● Data provided:

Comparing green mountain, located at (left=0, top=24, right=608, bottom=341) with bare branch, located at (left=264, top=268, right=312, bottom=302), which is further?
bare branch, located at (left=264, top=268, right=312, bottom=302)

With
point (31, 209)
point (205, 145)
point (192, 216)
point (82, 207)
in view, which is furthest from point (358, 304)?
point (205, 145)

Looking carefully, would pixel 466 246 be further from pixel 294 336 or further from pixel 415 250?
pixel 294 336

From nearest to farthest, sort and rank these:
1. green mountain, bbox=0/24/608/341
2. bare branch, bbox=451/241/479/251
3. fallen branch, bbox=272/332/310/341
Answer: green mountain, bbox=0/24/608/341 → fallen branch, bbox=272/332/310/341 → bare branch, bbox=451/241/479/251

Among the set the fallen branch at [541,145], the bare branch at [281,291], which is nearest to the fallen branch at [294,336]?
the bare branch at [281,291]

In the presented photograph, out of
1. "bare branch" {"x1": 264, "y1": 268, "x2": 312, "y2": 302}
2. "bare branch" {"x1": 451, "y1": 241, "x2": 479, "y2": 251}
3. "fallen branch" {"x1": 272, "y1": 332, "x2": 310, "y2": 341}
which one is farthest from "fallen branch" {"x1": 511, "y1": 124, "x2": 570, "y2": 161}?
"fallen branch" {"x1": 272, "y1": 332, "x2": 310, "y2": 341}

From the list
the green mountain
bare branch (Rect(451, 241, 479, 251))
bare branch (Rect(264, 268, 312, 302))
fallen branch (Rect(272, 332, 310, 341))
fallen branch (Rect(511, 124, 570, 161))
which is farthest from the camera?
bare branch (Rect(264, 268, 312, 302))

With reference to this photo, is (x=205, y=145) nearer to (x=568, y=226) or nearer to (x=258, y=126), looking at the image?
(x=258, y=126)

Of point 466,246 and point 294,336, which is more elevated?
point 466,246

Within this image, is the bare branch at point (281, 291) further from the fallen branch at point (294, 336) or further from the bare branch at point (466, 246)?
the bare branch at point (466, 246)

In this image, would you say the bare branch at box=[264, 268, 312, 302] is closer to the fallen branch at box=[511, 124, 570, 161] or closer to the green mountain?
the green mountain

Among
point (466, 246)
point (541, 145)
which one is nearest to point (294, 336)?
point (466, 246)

● Task directions: Give only the number of lines in the rows above that contain the string "bottom". Uppercase and lowercase count as different.

● Exercise answer: 2